BAR Digitization Project

Scripts and resources for the Bay Area Reporter digitization project at GLBT Historical Society.

Mostly Python scripts written for Python 2.7 in a Windows 10 environment, plus some extra stuff.

processBAR.py

Processes TIFFs of scanned newspaper pages to conform with the CDNC's specs on digitized newspapers

This is an attempt at some automated image processing that can be run on a folder of TIFFs, ideally at night or on the weekend, while no one is using the local machine for scanning.

It aims to produce from the TIFF masters all derivative files required by the California Digital Newspaper Collection. Since CDNC specifications are similar to those of the National Digital Newspaper Program, this script could be adapted to create files for that program as well.

What it does

For each newspaper issue in the toProcess directory:

grabs metadata from Google Sheet
checks if # of pages in Sheet matches # of TIFFs; if so, adds to the queue
uses Marek Mauder's Deskew to determine an angle of rotation so text is close to 180 degrees
invokes ImageMagick to rotate at this angle
uses coproc's function rotatedRectWithMaxArea, found here, to calculate the maximal area within the rotated image
invokes ImageMagick to crop to this rectangle
invokes Exiftool to add standard metadata to TIFFs
invokes ImageMagick to create JPEG-2000 derivatives
creates an XML metadata "box" and uses Exiftool to add this to the JP2s
invokes Tesseract OCR twice: first to create an HOCR file, then a PDF
invokes Ghostscript to "downsample" the hi-res PDFs
uses PyPDF2's PDFFileMerger to append each PDF to the one before, creating a single PDF for the entire issue
transforms HOCR to ALTO XML using Saxon and a version of filak's HOCR-to-ALTO stylesheet, edited to avoid creating empty content boxes
creates a METS XML document for the issue
moves the issue to the QC queue
updates the Google Sheet to indicate the issue was processed

How we're using it in-house

You could start the script manually by opening a command prompt, navigating to its directory, and typing

python processBAR.py

But we've created a Windows batch file that runs every night via Windows Task Scheduler, so you shouldn't need to kick it off manually unless there's a problem with the scheduler.

reprocessBAR.py

Reprocesses a newspaper issue after user fixes problem pages

This is a version of the processBAR.py script that's used for fixing issues that had problem pages.
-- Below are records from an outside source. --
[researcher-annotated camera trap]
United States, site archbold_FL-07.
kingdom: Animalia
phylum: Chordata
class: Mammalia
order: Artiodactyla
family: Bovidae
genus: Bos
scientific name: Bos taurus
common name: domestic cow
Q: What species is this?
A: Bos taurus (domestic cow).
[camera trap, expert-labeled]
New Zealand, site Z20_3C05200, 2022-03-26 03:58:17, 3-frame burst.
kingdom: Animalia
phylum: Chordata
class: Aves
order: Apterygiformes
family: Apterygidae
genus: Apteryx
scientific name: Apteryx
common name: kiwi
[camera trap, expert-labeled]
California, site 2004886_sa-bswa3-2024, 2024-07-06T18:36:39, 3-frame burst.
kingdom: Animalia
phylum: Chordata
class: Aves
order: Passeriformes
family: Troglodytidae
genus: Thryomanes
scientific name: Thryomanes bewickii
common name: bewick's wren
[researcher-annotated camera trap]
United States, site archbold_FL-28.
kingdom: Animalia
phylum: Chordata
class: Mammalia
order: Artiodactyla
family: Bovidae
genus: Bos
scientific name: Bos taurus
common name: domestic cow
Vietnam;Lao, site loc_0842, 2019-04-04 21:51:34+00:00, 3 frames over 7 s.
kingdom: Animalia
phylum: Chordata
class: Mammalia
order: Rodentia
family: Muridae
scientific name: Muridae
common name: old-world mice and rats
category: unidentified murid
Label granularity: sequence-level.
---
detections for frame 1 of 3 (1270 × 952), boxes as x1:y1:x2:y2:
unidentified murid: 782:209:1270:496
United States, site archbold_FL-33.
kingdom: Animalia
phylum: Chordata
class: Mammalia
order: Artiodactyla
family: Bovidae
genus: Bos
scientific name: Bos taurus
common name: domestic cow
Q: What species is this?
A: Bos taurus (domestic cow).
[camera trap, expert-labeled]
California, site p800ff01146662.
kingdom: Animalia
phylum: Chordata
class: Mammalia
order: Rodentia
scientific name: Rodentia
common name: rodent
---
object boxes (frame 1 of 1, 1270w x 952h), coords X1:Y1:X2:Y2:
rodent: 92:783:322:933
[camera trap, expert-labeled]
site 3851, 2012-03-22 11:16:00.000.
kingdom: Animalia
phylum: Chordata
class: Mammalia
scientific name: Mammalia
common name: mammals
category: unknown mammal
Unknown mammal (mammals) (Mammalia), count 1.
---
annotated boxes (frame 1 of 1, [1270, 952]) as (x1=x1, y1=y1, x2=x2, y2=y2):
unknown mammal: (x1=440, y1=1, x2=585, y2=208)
It does not deskew pages because we assume pages have already been deskewed and/or fixed manually. It regenerates all TIFF tags and only produces derivatives for those TIFFs which do not have them.

The idea here is, you QC an issue and find, for example, a page that was badly rotated. You would first move this issue to the toFix folder, go into the issue directory, delete all files for that page EXCEPT for the original, unrotated and not-cropped, TIFF, then kick off this script, which will fix the embedded TIFF tags, generate new derivatives for the fixed page only, regenerate the issue PDF, and move the issue back into the QC queue.

Start this script by opening a command prompt, navigating to the script directory, and typing

python reprocessBAR.py

The log file should then automatically open in your text editor.

archiveBAR.py

Moves QC'd issues to an external drive

You shouldn't have to mess with this script. There's a .bat file that runs every night via Windows Task Scheduler to shuttle issues that have passed QC to the external drive. This makes the toArchive directory sort of like a "hot folder."

uploadBAR.py

Uploads a year's worth of issues to the Internet Archive

For each newspaper issue for the year selected by the user, the script:

grabs metadata from the Google Sheet
creates a temporary .zip archive comprising all TIFFs
invokes the ia command-line interface to upload the .zip and create a new object with certain metadata
updates the Google Sheet to indicate issue was uploaded to IA

To run this script:

Open a command prompt and navigate to the script's directory. Type

python uploadBAR.py

The system will ask which year you want to upload; enter the 4-digit year. It may take as many as 24 hours to upload a year's worth of issues to IA.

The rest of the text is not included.